Vielleicht kamen sich da die wenigen Anhänger Jesu wie graue Mäuse vor. Ich stelle mir vor, wie sie zu Hause saßen: furchtsam, eingeschlossen, ratlos. Zuviel hatten sie in den letzten Monaten erlebt, was über ihren Verstand und über ihre Vorstellung von Tod und Leben ging. Jetzt hatten sie den Auftrag, in alle Welt zu gehen und Jesu gute Nachricht von Gott als dem Herrn über Leben und Tod, von den guten Möglichkeiten für neues, ewiges Leben weiterzusagen. Aber wie sollte eine Handvoll Leute diese Aufgabe angehen? Waren sie überhaupt dafür geeignet, ausgerüstet? Eingefangen waren sie in ihrer Ängstlichkeit und ihren Zweifeln, in der realistischen Einschätzung ihrer Fähigkeiten.

Am Pfingsttag wurde dies alles von ihnen hinweggefegt. Sie wurden hinausgeführt, sie redeten nicht aus eigener Kraft und Können. Es war Gottes guter Geist, seine Kraft und seine Fähigkeiten, die ihnen mitgeteilt wurden und die sie durcheinanderwirbelten. Sie fanden sich wieder in Situationen, von denen sie nie geträumt hatten. Sie erzählten frei und ohne Angst, allen verständlich, freudig und mit Worten, von denen sie nie gedacht hätten, daß sie ihnen zur Verfügung stünden. Am Abend dieses Pfingsttages gab es eine neue Gemeinschaft von Menschen, nicht den Zwängen von Hautfarbe, Sprache, Herkunft oder Geschlecht unterlegen, bunt zusammengewürfelt, aber ausgerüstet mit Gottes gutem Geist und deshalb vielen ungeahnten Möglichkeiten für die Zukunft.
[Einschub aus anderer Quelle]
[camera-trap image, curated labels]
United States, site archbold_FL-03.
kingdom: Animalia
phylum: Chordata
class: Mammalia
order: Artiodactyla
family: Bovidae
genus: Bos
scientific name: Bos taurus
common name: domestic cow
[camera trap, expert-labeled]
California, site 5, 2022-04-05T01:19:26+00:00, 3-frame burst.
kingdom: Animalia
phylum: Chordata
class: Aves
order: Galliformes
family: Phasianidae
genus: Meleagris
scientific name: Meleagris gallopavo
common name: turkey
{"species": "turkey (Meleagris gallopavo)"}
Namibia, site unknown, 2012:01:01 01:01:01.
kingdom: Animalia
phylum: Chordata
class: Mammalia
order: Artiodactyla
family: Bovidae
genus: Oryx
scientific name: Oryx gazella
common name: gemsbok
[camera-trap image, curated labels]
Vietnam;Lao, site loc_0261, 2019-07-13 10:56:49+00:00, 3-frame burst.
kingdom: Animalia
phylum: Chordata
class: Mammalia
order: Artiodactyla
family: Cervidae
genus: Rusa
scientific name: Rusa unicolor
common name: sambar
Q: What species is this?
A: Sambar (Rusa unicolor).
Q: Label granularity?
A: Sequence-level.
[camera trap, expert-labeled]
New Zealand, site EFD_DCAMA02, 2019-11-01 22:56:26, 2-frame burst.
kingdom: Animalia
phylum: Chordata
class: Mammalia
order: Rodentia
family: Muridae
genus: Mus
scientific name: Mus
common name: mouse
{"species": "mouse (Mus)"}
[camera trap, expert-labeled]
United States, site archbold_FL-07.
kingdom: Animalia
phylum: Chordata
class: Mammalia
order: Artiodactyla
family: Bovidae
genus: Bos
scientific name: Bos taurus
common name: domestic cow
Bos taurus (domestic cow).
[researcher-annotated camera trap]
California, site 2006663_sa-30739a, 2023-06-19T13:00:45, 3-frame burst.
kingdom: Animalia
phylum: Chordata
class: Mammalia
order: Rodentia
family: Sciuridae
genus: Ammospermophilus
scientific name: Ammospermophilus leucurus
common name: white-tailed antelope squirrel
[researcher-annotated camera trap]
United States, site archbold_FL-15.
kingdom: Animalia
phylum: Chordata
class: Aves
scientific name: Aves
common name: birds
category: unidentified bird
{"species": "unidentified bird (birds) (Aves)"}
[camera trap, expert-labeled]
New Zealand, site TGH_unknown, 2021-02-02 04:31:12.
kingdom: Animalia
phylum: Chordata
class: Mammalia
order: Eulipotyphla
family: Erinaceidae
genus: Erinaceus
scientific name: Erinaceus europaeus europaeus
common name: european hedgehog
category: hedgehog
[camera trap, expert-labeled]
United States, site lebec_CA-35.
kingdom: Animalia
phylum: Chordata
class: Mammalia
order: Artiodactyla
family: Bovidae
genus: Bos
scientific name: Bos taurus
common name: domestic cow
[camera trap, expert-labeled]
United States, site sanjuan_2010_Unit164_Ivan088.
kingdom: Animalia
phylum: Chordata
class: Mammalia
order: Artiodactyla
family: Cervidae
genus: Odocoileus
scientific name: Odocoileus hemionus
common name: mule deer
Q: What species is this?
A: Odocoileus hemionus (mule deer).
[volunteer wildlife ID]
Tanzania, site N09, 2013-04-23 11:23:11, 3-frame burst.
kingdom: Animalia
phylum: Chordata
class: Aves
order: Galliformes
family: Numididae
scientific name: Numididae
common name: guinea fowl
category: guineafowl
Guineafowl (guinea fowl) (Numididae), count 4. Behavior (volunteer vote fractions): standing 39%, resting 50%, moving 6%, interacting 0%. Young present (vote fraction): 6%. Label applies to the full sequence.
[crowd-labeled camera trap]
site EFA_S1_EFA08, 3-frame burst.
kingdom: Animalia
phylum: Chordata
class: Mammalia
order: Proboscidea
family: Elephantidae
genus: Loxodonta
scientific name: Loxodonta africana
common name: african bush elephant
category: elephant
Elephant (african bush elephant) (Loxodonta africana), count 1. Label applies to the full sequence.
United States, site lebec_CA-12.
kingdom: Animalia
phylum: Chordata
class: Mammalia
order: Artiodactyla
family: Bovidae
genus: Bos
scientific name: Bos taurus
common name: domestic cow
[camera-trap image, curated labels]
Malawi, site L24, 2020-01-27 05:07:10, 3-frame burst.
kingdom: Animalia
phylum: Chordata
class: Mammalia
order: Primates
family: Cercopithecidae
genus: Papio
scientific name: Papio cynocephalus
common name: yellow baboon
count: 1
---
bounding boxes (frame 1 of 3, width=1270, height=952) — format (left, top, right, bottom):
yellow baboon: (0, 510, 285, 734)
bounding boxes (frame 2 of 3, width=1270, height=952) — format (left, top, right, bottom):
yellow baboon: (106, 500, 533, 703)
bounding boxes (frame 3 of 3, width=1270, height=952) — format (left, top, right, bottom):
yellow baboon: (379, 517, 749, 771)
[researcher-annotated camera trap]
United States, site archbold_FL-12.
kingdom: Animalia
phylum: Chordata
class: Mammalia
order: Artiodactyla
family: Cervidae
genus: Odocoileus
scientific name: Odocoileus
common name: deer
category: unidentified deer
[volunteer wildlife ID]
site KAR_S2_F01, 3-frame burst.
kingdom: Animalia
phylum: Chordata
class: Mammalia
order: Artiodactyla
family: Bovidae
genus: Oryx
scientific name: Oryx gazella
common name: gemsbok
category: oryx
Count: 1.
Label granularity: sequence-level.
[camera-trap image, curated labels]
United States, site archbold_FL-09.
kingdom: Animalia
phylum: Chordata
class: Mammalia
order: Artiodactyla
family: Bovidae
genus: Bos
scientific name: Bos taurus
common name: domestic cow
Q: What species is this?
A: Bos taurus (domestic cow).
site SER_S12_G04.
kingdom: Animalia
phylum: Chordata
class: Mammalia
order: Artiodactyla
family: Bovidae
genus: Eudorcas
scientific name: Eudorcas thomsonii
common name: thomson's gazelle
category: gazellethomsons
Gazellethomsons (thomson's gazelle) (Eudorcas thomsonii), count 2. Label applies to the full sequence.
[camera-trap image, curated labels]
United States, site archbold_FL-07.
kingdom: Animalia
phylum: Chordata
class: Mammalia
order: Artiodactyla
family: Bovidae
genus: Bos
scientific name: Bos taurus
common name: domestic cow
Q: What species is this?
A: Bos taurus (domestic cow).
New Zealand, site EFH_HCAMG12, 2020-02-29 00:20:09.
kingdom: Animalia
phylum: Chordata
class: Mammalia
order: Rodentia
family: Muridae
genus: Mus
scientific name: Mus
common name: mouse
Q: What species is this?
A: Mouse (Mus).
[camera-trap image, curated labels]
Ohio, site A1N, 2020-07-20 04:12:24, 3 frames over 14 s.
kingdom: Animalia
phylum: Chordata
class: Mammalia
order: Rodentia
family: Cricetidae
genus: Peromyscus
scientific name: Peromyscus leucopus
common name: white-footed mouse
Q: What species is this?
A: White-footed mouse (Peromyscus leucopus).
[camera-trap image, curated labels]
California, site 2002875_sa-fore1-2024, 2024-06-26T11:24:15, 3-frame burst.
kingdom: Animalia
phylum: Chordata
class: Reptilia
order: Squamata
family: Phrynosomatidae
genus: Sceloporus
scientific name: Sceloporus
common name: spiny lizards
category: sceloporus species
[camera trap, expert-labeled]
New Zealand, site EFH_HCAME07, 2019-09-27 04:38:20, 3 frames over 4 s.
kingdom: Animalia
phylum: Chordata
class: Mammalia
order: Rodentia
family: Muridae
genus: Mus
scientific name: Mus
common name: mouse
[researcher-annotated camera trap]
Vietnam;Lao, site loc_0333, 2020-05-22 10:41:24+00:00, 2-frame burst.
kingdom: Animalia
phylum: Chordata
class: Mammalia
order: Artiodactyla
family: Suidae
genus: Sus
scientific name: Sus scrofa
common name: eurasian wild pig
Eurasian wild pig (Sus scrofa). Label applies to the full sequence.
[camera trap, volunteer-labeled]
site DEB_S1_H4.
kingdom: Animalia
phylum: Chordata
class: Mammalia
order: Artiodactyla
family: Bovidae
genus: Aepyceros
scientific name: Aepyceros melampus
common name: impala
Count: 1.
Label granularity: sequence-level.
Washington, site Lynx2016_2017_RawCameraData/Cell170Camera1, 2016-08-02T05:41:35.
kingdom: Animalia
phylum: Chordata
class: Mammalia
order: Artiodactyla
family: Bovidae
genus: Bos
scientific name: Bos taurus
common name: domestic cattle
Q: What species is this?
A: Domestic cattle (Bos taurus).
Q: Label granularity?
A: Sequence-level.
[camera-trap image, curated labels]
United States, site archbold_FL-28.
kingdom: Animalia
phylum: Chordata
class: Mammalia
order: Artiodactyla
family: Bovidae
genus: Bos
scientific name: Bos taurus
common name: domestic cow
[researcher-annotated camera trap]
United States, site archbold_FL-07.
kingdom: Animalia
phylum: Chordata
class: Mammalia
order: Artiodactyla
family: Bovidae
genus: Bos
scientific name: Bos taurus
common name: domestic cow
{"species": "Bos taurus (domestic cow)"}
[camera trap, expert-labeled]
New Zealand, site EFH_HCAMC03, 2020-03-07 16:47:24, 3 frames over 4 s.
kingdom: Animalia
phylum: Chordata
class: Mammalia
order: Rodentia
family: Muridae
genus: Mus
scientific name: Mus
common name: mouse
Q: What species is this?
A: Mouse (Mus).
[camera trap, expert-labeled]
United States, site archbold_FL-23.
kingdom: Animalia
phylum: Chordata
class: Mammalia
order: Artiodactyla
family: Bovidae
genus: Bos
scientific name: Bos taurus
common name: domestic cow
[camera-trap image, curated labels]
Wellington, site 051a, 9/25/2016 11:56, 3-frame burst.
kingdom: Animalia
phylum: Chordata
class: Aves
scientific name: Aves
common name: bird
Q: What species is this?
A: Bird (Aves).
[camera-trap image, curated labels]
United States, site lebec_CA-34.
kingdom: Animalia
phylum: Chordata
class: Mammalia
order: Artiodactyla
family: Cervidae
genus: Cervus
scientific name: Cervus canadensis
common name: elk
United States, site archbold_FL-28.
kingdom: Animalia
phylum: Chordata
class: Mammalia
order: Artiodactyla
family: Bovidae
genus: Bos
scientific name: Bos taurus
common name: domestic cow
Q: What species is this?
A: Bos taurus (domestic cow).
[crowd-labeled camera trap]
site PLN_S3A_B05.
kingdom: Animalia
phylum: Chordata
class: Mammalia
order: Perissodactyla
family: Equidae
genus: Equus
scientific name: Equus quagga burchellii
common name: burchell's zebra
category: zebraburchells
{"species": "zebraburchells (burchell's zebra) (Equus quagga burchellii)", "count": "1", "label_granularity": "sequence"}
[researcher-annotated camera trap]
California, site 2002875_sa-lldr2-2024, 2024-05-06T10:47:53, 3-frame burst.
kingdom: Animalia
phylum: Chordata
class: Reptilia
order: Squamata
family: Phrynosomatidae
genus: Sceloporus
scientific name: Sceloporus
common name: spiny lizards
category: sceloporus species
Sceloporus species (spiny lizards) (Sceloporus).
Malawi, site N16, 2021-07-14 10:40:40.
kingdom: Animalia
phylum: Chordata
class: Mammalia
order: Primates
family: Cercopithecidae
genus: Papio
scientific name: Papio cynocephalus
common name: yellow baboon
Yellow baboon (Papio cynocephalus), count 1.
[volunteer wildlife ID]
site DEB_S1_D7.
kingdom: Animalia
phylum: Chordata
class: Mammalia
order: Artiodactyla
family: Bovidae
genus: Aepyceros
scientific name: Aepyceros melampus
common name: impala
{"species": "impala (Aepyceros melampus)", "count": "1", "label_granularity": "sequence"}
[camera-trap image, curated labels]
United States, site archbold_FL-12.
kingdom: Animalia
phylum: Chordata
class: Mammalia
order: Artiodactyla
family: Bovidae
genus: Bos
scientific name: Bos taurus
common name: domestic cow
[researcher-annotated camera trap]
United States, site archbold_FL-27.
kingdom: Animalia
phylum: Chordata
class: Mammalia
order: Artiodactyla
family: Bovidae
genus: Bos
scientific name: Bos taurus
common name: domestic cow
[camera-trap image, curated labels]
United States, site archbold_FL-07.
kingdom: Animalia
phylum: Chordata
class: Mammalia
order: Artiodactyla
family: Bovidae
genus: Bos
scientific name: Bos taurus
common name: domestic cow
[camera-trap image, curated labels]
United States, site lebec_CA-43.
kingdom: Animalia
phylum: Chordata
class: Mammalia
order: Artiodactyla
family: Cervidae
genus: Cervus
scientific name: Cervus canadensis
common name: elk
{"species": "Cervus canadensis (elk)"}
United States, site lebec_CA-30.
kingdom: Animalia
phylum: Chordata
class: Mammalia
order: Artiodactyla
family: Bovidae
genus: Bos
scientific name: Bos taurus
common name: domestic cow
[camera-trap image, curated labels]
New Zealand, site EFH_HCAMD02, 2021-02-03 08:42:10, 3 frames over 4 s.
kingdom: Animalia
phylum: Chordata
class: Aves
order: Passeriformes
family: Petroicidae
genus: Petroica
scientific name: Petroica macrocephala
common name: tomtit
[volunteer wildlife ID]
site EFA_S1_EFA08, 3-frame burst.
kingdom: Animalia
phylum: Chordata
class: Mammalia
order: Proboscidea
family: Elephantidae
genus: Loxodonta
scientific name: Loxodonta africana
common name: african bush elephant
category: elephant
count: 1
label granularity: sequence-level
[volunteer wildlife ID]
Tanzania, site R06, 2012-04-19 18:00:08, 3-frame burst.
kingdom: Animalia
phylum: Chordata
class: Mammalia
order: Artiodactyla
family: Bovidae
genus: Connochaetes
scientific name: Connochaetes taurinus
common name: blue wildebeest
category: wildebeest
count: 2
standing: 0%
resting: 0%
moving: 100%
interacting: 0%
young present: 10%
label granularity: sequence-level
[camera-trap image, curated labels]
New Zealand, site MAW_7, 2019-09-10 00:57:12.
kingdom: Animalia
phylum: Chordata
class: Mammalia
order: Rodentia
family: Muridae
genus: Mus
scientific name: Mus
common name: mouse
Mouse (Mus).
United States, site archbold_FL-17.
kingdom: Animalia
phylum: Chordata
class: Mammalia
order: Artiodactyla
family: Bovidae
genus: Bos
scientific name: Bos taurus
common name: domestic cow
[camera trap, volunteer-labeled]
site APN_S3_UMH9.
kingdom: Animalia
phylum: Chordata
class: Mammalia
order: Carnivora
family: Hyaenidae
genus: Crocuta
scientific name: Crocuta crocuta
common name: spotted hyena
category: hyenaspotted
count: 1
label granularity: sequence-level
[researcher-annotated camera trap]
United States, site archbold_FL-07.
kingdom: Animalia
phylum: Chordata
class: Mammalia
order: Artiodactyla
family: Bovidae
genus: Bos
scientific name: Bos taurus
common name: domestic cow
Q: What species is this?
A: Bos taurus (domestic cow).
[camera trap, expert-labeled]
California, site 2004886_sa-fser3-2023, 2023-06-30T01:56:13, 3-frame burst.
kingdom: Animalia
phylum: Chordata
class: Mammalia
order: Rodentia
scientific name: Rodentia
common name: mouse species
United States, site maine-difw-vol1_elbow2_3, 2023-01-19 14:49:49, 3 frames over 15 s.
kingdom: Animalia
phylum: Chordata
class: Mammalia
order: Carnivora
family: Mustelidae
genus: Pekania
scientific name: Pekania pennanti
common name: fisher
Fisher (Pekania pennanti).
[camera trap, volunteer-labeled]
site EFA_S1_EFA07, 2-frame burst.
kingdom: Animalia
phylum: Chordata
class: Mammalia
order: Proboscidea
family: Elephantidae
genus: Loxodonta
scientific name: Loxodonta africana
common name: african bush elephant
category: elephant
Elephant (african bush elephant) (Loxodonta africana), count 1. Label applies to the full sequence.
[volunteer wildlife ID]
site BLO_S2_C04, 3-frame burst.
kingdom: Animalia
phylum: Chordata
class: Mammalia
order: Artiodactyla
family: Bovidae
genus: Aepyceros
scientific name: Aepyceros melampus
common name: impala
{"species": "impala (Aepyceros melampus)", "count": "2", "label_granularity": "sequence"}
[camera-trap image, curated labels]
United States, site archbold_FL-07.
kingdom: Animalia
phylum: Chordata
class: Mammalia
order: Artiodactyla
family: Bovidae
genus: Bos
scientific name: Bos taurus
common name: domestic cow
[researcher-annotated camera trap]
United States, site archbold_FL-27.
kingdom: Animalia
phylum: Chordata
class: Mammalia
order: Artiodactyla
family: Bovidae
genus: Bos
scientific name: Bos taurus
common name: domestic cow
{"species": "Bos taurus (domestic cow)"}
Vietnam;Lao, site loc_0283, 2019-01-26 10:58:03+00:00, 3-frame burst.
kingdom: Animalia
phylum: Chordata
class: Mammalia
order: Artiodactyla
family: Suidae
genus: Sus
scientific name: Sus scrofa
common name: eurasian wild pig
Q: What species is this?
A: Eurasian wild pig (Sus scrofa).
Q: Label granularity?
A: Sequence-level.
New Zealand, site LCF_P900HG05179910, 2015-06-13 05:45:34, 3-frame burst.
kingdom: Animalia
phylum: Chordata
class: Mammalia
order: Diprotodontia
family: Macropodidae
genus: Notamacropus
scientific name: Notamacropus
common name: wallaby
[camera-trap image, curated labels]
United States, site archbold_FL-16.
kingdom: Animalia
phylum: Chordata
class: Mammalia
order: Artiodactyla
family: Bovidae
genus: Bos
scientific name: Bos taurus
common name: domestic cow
Und dies sollte erst der Anfang sein. Menschen wie sie gingen in alle Himmelsrichtungen und sagten die gute Nachricht vom neuen Leben weiter. Gottes Geist brachte es fertig, daß in den ersten Gemeinden Sklaven eine Zukunft hatten und menschlich behandelt wurden, daß die Witwen und Waisen einen Platz bekamen neben dem angesehenen Bürger, daß also bestehende Ordnungen zugunsten von Menschen nicht mehr wichtig waren.

Pfingsten ist der Beginn dieser neuen Bewegung unter den Menschen, ausgelöst durch die Botschaft Jesu von Nazareth, die sich stärker als der Tod erwiesen hat. Vielen war dies alles "zu bunt". Die Geschichte der Kirche ist deshalb auch eine Geschichte der Versuche, Gottes Geist zu kanalisieren, einzuordnen, zu überblicken, zu beherrschen. Die Vielfalt der Möglichkeiten des Lebens, neues Leben von Gott, ist nicht immer gut überschaubar. Gegen das Vertrauen auf Gottes Geist und seine Flügel, die tragen und geben, was man braucht, steht unsere Sehnsucht nach Sicherheiten.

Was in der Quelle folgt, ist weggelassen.